Data Analyst Interview Questions With Answers
Here are the top Data Analyst questions for revision:
Q1. What tasks does a data analyst perform?
The tasks that data analysts perform are:
- They extract data using special analysis tools and software.
- Responding to data-related queries.
- Conduct surveys and track visitor characteristics on the company website.
- Help in buying datasets from data collection specialists.
- Developing reports and troubleshooting data issues.
- Identify, analyze, and interpret trends from the data storage structure.
- Design and present data in a way that assists individuals, senior management, and business leaders in support of decision-making efforts.
Q2. List the essential abilities that a data analyst should have.
- Data cleaning and preparation
- Data analysis and exploration
- Statistical knowledge
- Creating data visualizations
- Creating dashboards and reports
- Writing and communication
- Domain knowledge
- Problem-solving
- SQL
- Microsoft Excel
- Critical thinking
- R or Python - Statistical Programming
- Data visualization
- Presentation skills
Q3. What procedure is involved in data analysis?

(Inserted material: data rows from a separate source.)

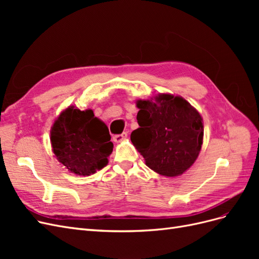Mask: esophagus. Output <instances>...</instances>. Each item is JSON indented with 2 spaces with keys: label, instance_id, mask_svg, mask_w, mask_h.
<instances>
[{
  "label": "esophagus",
  "instance_id": "34e87169",
  "mask_svg": "<svg viewBox=\"0 0 259 259\" xmlns=\"http://www.w3.org/2000/svg\"><path fill=\"white\" fill-rule=\"evenodd\" d=\"M127 137V133L126 132H124V133H122V134H120V135H114L113 136V140L115 143H120V142H122L123 139H125Z\"/></svg>",
  "mask_w": 259,
  "mask_h": 259
}]
</instances>
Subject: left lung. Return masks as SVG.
<instances>
[{
    "instance_id": "obj_1",
    "label": "left lung",
    "mask_w": 259,
    "mask_h": 259,
    "mask_svg": "<svg viewBox=\"0 0 259 259\" xmlns=\"http://www.w3.org/2000/svg\"><path fill=\"white\" fill-rule=\"evenodd\" d=\"M139 127L131 140L156 173L174 177L197 160L203 143L200 113L182 97L162 94L152 100H138Z\"/></svg>"
}]
</instances>
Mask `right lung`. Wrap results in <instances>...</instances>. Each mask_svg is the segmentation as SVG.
I'll return each instance as SVG.
<instances>
[{"label": "right lung", "mask_w": 259, "mask_h": 259, "mask_svg": "<svg viewBox=\"0 0 259 259\" xmlns=\"http://www.w3.org/2000/svg\"><path fill=\"white\" fill-rule=\"evenodd\" d=\"M107 125L93 110L69 107L55 121L51 131L57 160L76 175H91L107 165L113 150Z\"/></svg>", "instance_id": "1"}]
</instances>
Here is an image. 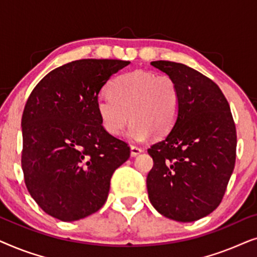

Data analysis involves the following process:
- Defining the question: The first step in the data analysis procedure is to identify the objective by formulating a hypothesis and determining how to test it.
- Collecting the data: The data is gathered from numerous sources after the question has been developed. This information may come from internal or external sources and can be structured or unstructured.
- Cleaning the data: The data that is collected is processed or organized for analysis. This includes organizing the data in a manner that is necessary for appropriate analytic tools. One might need to organize the information in proper rows and columns of a table within a statistical program or spreadsheet.
- Analyzing the data: After being gathered, processed, and cleansed, the data is prepared for analysis. There are numerous data analysis approaches accessible to comprehend, evaluate, and draw conclusions based on the needs.
- Sharing the results: The results obtained from the analysis are communicated and concluded, which helps in decision-making. Data visualization is often used to portray the data for the intended audience.
- Embracing failure: We should remember that data analysis is an iterative process, and one must embrace the possibility of failure. It is essential to learn from failed attempts and modify the approach accordingly.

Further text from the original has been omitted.